Die Angst vor der Degetoisierung dieses historisch brisanten Stoffes ist nicht ganz unbegründet. Denn «Nacht über Berlin» weist durchaus eine nicht unbedeutende Anzahl an Passagen auf, in denen das Melodram überwiegt und die persönlichen Konflikte der beiden Hauptfiguren zu forciert auf den Identifikationsfaktor getrimmt werden. Mancher Handlungsstrang, etwa der kleine dramaturgische Exkurs in Hennys ungewollte Schwangerschaft, lenkt unnötig vom Kernthema ab und schlenkert zu sehr in die narrative Peripherie, die zum Gesamtkonstrukt nichts Relevantes beitragen kann, sondern eher plump als subtil die Sympathien lenken will.

Das hätte das Drehbuch von Friedemann Fromm (auch Regie) und Rainer Berg aber gar nicht nötig gehabt. Denn dieser historische Stoff funktioniert ohne die zu gewollte Anbiederung an das Melodram deutlich besser. Das merkt man an all den Szenen, in denen die Politik in den Vordergrund drängt und die gesellschaftlichen Umwälzungen in den letzten Tagen der Weimarer Republik unmittelbare Auswirkungen auf die Figuren haben. Dass man den Stoff nicht mit Charakteren aus der Riege der Otto-Normal-Deutschen, sondern im intellektuellen Milieu angesiedelt hat, trägt seinen Teil zum Gelingen des Unterfangens bei, da es klarere Zeichnungen der politischen Zustände erlaubt.

Die Hauptprotagonistin Henny Dallgow ist in mehrerlei Hinsicht interessant. Als Künstlerin in politisch brisanten Zeiten bietet sie ohnehin schon ein faszinierendes Betrachtungsfeld. Doch es ist vor allem ihr zu Beginn noch ambivalentes Verhältnis zu den Nazis, das sie, sicherlich dank der in dieser Beziehung sehr nuancierten Ausführungen des Autorenteams, zu einer sehr spannenden Figur macht. Als Albert Goldmann, der jüdische Arzt mit SPD-Reichstagsmandat, sie zum ersten Mal auf den abstoßenden Antisemitismus der NSDAP hinweist, antwortet sie im Brustton der Überzeugung: „Das meinen die doch nicht so.“ Das mag plump klingen, doch es spiegelt die absurde Mentalität vieler Deutscher in den früher 30er Jahren realitätsnah wieder.

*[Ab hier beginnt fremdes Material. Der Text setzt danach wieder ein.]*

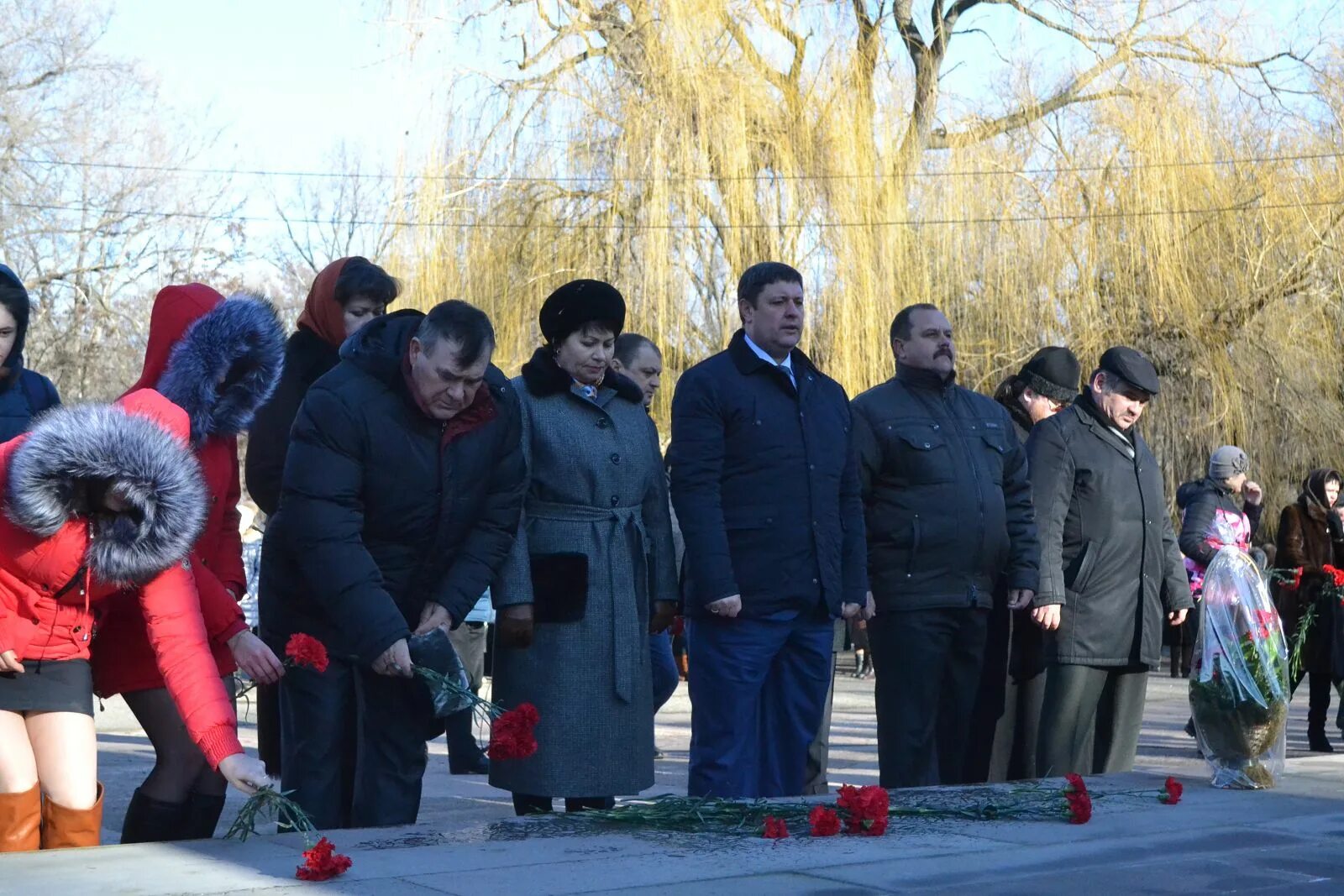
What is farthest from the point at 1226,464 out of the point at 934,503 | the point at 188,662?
the point at 188,662

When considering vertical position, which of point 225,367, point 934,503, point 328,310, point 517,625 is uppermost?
point 328,310

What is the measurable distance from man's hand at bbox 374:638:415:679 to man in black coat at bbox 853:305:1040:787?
246cm

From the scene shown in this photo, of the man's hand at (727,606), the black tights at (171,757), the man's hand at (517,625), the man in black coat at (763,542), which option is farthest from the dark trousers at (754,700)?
the black tights at (171,757)

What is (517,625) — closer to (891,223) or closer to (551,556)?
(551,556)

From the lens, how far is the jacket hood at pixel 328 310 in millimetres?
6590

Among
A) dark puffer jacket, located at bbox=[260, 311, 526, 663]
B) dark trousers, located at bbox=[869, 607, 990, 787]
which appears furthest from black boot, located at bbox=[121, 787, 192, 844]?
dark trousers, located at bbox=[869, 607, 990, 787]

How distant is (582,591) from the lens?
18.9ft

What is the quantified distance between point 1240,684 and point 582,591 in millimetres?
2504

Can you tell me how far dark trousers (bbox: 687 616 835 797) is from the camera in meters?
6.30

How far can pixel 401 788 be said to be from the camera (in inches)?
217

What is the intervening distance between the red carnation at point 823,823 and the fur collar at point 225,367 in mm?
2164

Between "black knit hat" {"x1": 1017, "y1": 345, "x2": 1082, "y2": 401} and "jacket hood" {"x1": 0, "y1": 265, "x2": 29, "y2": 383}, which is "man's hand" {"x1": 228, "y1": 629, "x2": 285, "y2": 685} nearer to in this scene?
"jacket hood" {"x1": 0, "y1": 265, "x2": 29, "y2": 383}

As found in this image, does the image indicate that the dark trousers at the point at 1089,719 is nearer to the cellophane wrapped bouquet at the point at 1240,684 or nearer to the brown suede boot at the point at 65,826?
the cellophane wrapped bouquet at the point at 1240,684

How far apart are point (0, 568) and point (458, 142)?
46.1ft
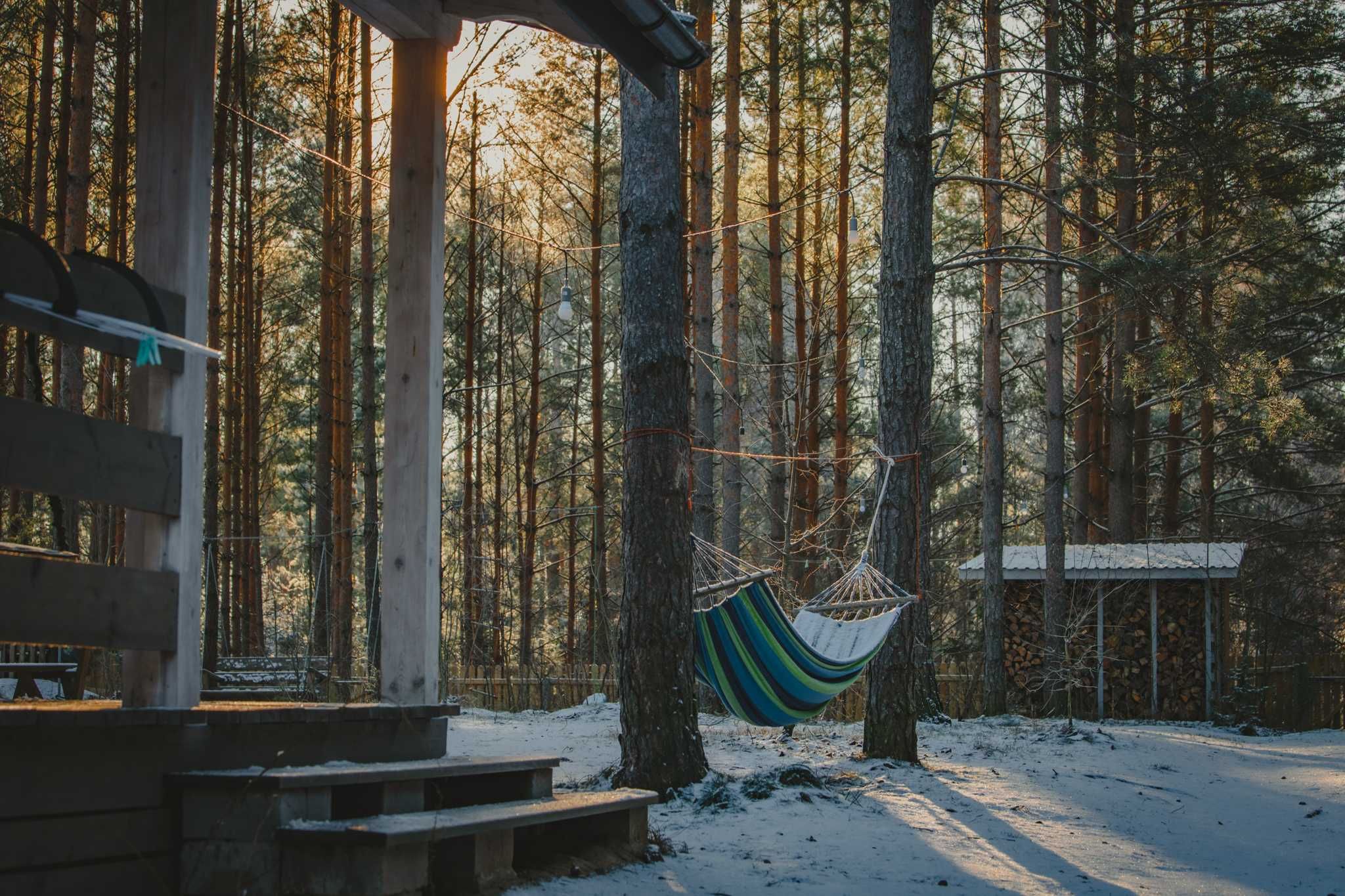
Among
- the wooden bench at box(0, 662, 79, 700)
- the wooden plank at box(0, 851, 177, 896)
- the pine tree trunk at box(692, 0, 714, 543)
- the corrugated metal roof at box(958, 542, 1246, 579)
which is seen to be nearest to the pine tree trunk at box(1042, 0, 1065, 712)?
the corrugated metal roof at box(958, 542, 1246, 579)

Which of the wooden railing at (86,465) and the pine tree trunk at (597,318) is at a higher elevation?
the pine tree trunk at (597,318)

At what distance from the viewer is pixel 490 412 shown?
17.7 m

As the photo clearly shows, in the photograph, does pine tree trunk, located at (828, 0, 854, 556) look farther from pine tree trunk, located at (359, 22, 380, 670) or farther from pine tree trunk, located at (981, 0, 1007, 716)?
pine tree trunk, located at (359, 22, 380, 670)

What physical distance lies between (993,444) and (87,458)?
8.67 metres

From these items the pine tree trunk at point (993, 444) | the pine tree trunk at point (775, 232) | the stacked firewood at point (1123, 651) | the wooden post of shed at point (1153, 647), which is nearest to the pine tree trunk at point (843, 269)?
the pine tree trunk at point (775, 232)

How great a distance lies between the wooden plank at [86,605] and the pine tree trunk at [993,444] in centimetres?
829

Fromm und Berg trauen es sich oftmals noch direkter, konfrontieren Goldmann und Henny Dallgow in Gesprächen mit Vertretern des Großbürgertums offen mit antisemitisch-rassistischen Äußerungen und Verhaltensweisen, lassen den alten Nazi beim Mittagessen die entsetzlichsten Tiraden von sich geben. Die Überzeugung dieses verachtenswerten Mannes: Er dürfe doch seine Meinung sagen – und ohnehin: Schließlich duldet er den Juden (und Untermenschen) Goldmann ja an seinem Tisch, auch wenn er und seine „Rassegenossen“ am Unglück der ganzen Nation Schuld tragen. Das sind allegorische Szenen, die in ihrem Grundton, wenn auch nicht in ihrer offenen Radikalität, durchaus auf heutige gesellschaftliche Diskussionen bezogen werden können.
Es sind vor allem diese feingeistigen, differenzierten Zeichnungen, die einem die Ideologien der Weimarer Endphase so klar vor Augen führen, wie man das in deutschen Fernsehfilmen bisher kaum gesehen hat. Selbstverständlich auch dank des hervorragenden Darsteller-Duos aus Jan Josef Liefers und Anna Loos.

Der Filmmittwoch im Ersten zeigt «Nacht über Berlin» am 20. Februar 2013.